バレットの飼っていた猫の名前が、ピンクとフロイドだったことから、大プログレバンド、ピンクフロイドは生まれ、
彼が脱退したあとも、フロイドのリーダーであるロジャー・ウォーターズは、常にシドを意識して数々の名作を
生み出していったのです。作風は中期以降のフロイドと本作は、全く違うといっていいかもしれませんが、
このアルバムでの飄々している彼が、単なるフォークシンガーでないことを、聴けば聴くほど気付かされる自分がいます。
ピンク・フロイド アンド シド・バレット ストーリー [DVD]
本作がBBCで制作されたのは2001年なので、その後日談として、シド・バレットが糖尿病からの合併症によって逝去したことをここに追記しなければならないのは残念なことです。

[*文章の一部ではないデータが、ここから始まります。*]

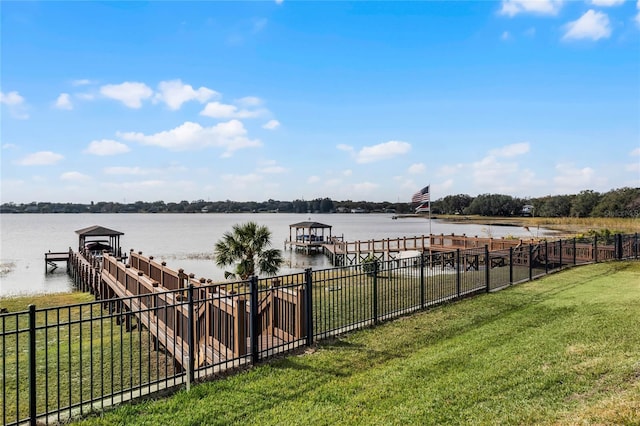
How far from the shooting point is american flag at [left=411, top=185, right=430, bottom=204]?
25328 mm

60年代後半に吹き荒れたサイケデリアの嵐の後は、ブライアン・ジョーンズ、ジャニス・ジョプリン、ジミ・ヘンドリクス、ジム・モリソンらの、薬物中毒が原因ではないかと憶測される死が相次ぎ、また近年完全復活を果たしたブライアン・ウィルソンのように再起不能を囁かれる場合もありました。しかし、シドの消息についてはほとんど情報が無く、ミステリアスな存在のまま置き去られているように思っていましたので、今こそこのドキュメンタリーは注目されるべきでしょう。
50分という短さのため断片的になっていますが、初期のライト・ショーの様子や、ボトルネックの代わりにライターでギターを弾く姿など、貴重な映像が観られると思います。また、ピンク・フロイドのメンバーはもちろん、ソロ・レコーディングに参加したミュージシャンや元恋人、建築家マイク・レナード、画家ダギー・フィールズ、写真家ミック・ロックなど、往時をよく知る重要人物にはすべてインタビューが取れていると感じます。彼らが口を揃えて語るのは、シドの天才ぶりとその後の奇行。
そして、体重が増え髪を剃り落とし、別人のように変わり果てたというクレイジー・ダイヤモンドの隠遁生活については、この作品の中でも明らかにされることはありません。やはりそれは、伝説に風化するまでそっとしておくべきものでしょう。
本編にも登場するロビン・ヒッチコックと元ブラーのグレアム・コクソンが、シドのソロ・アルバムの曲を弾き語りするのも嬉しい特典映像です。
余談ですが、オリジナル・ラブが06年1月に発表した「キングス・ロード」収録の「シー・エミリー・プレイ」は、奇しくもシド生前最後の公式カバー曲になったかもしれませんね。